Schaue dir den anderen an oder das, was du vor dir siehst. Schau dich um und schau dir die anderen um ihn herum an. Und schau dir die Dinge die um diesen und um diese herum sind an. Sehe dir deine Füße, deine Beine, deine Hände an. Schau an was du in den Händen hälst. Denke, was zwischen dir un dem anderen ist. Damit meine ich das was du hälst und was um die anderen herum ist.

Vergleiche all das mit den Dingen die du bereits kennst und die du bereits sehen konntest. Ziehe diese Dinge von den Dingen ab, die gerade jetzt um dich herum sind. Das was dann noch bleibt ist neu. Überprüfe in Gedanken die Aktionen, die du damals getan hast unter den selben umständen und prüfe wie sich dir danach gefielen. Prüfe auch wie die neuen Dinge zur damaligen Situation beigetragen hätten und wäge die Auswirkung ab.

Bewerte deine damaligen Entscheidungen mit den immer währenden moralischen Grundsätzen, die gegen deinen Instinkt gehen mögen, aber auf Wegen der Logik geprüft wurden. Diese moralischen Grundsätze sind es schließlich die dich dazu befähigen überhaupt zu bewerten, richtig zu bewerten.

Ziehe dein „Ich“ zurück, deine Wünsche und deinen Antrieb. Sei vollständig passiv und errate all das was die anderen um dich herum tun, denken und fühlen könnten. Nimm dich heraus aus diesem Kreis und schaue erneut auf all die Dinge um dich herum und zwischen dir und dem anderen und an dir dran. Vergleiche auch diese Idee mit deinen früheren Erfahrungen und Aktionen.
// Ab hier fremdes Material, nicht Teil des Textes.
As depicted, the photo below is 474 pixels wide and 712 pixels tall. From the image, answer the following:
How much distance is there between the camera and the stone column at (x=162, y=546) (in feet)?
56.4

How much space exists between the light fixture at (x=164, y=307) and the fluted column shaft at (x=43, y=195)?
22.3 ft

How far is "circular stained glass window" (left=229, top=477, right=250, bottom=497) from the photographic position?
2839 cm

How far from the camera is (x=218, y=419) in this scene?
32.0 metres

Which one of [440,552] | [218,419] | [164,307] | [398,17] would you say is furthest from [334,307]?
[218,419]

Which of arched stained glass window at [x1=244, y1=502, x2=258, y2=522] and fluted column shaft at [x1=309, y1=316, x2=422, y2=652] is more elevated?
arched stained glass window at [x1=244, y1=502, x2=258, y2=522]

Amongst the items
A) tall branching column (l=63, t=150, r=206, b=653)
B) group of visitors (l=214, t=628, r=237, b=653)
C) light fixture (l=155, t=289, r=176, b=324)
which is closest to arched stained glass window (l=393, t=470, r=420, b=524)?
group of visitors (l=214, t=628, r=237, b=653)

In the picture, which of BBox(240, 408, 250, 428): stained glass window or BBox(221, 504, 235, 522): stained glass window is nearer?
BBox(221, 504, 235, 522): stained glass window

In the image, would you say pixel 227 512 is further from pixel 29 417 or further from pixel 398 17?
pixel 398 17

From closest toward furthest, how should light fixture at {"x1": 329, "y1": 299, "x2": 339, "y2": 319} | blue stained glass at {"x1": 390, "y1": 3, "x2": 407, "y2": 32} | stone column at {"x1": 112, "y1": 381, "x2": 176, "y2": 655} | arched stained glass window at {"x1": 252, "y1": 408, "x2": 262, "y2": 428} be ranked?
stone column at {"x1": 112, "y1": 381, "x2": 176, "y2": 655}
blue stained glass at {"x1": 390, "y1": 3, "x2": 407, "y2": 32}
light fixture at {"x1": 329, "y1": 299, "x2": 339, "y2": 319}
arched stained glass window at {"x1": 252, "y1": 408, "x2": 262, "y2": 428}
Bewerte zuletzt wie gut dein Fehlen und deine Nachsicht besser wären, im Vergleich zu deinem früheren Handeln und deinem jetzigen Wunsch und tue das alles wieder mit den moralischen Grundsätzen.

Versöhne dich.

Suchen

Hinter dem nächsten, wird ein nächstes sein und vor dem jetzigen war ein vorhergehendes. Zwischen zweien ergibt sich immer ein nächstes und ein vorhergehendes und ein vorhergehendes kann auch ein nächstes sein und es verhält sich auch genau so anders herum. Der Augenblick allein ist davon frei. Er ist kein anderes als das was er ist, jetzt.

Streben nach Veränderung

Wir nutzen unser Streben nach Veränderung nur um das jetzige nicht ertragen zu müssen. Jeder Versuch dabei das Jetzige zu vertreiben scheitert in einer neuen Gegenwart. Es ist nicht zu vermeiden, dass man stagniert und jetzt ist. Die Vorstellung, dass das Jetzt und das bewusst werden eines jetzt eine große Sache wäre und Anstrengung und Geduld braucht, ist nur ein Produkt aus dem Streben nach Veränderung. Würde man es unterlassen , immer nur zu streben, was nicht möglich ist, dann würde man das selbe Ergebnis erhalten, als wenn man verändern will. Die Veränderung ist dabei nichts anderes als die Herstellung des Jetzigen.